**Page extract**

● ● ● ● ●

Database Management Systems (DBMS), which allowed end users to develop their own database applications, were the third kind of killer application driving the spread of personal computing. The Vulcan database program for microcomputers was launched in August 1979. Ashton–Tate later marketed an upgraded version of the product as dBase II in 1981 (Polsson, 1995–2000). This combined relational table structures with a high level programming language that that simplified the building of applications to help collect and process the tabulated data. Oracle Corp, founded in 1977 is now a dominant supplier of RDB technologies.
Relational DBMS applications with their associated high level (i.e., 4th generation) programming languages greatly extended the clerical paradigm of keeping and processing records. Even small businesses could implement applications that enabled them to compete successfully with the very large commercial and government organizations that could afford large clerical staffs.
As will be discussed further below, DBMS tools also began to provide qualitatively new ways for managing data and simple kinds of information. In parallel with the development of the three killer applications discussed above, comparable computerized tools were developed for geometrical applications like engineering design/drawing and for working with algebraic formulas – first in mainframe environments (Hobart and Schiffman 1998) and then made available to the individual user. However, before beginning my discussion of qualitative revolutions, some additional comments on paper paradigms are warranted.

● ● ● ● ●

**Data section**

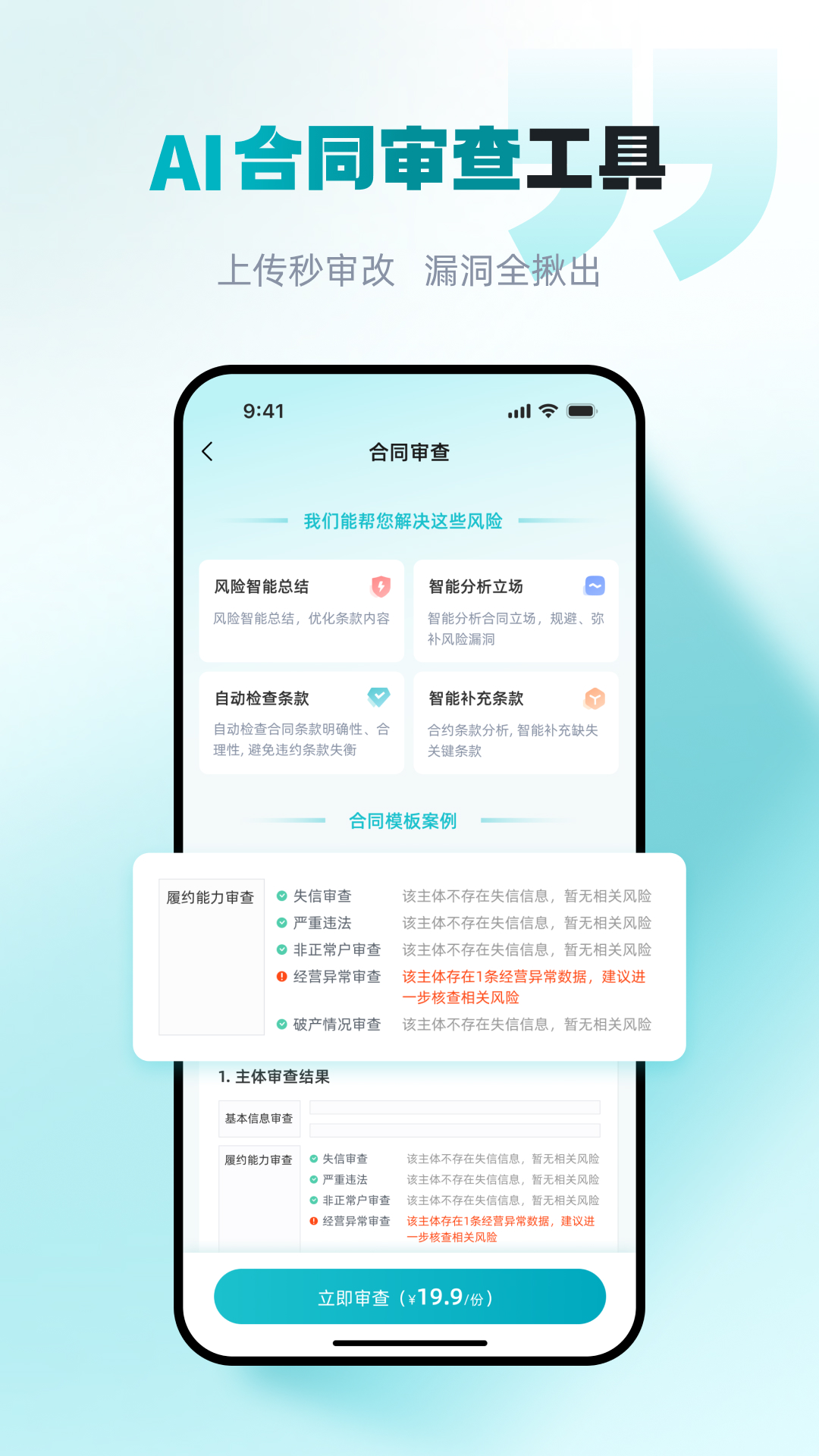 ������v2.4.6 ����ʵ�ð�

● ● ● ● ●

**Exercise tasks**
1) According to the database history passage, when was the Vulcan database program for microcomputers launched?
2) List every company and software product named in the database history passage.
3) Carry on the database history passage from its final sentence onward.

**Expected responses**
1) August 1979.

2) Vulcan, Ashton–Tate, dBase II, Oracle Corp

3)
Moving data aggregation and document authoring and their associated delivery processes into the electronic environment is promoting a major shift in the document paradigm. As understood in the paper paradigm; documents, spreadsheets and data tables or card files are tangible objects (requiring slow and costly physical production, filing, sorting, indexing and distribution processes). In an electronic paradigm, the essence or content of the document or other information lives virtually in a computer memory or electronic or magnetic storage. Content can be instantaneously retrieved and displayed for viewing whenever and wherever required. Although revolutionary, the initial shift in technology from physical paper to electronic container is primarily quantitative. In this shift, the essential idea that the document or other information object is a discrete container for knowledge has not changed in the minds of many who manage the objects.
However, the paradigm shift from paper to electronic documents is far from complete, and has probably been impeded by Microsoft's dominance of the personal computing market. As will be seen below, as electronic media becomes dominant, Microsoft's dominance will probably wane, and even the concept of a document may become obsolete.
Today, the paradigm of electronic paper is supported by increasingly complex and cumbersome applications providing the ability to represent on–screen the exact appearance of paper outputs (WYSIWYG – what you see is what you get). The only reason they work at all is because computer processing power and speed have increased faster than the demands made by these huge applications. Microsoft and Apple competed for many years to provide graphical user interfaces (GUIs) to replicate the appearance of paper, to the point that the MS Windows 2000 operating environment grew to be one of the largest software applications ever created113. The contest has also been particularly fierce in the office software arena between Microsoft Office and WordPerfect Office, who have been competing for many years attempting to be all things for all people. The story of this competition is well documented because of the long–running anti–trust suite against Microsoft114.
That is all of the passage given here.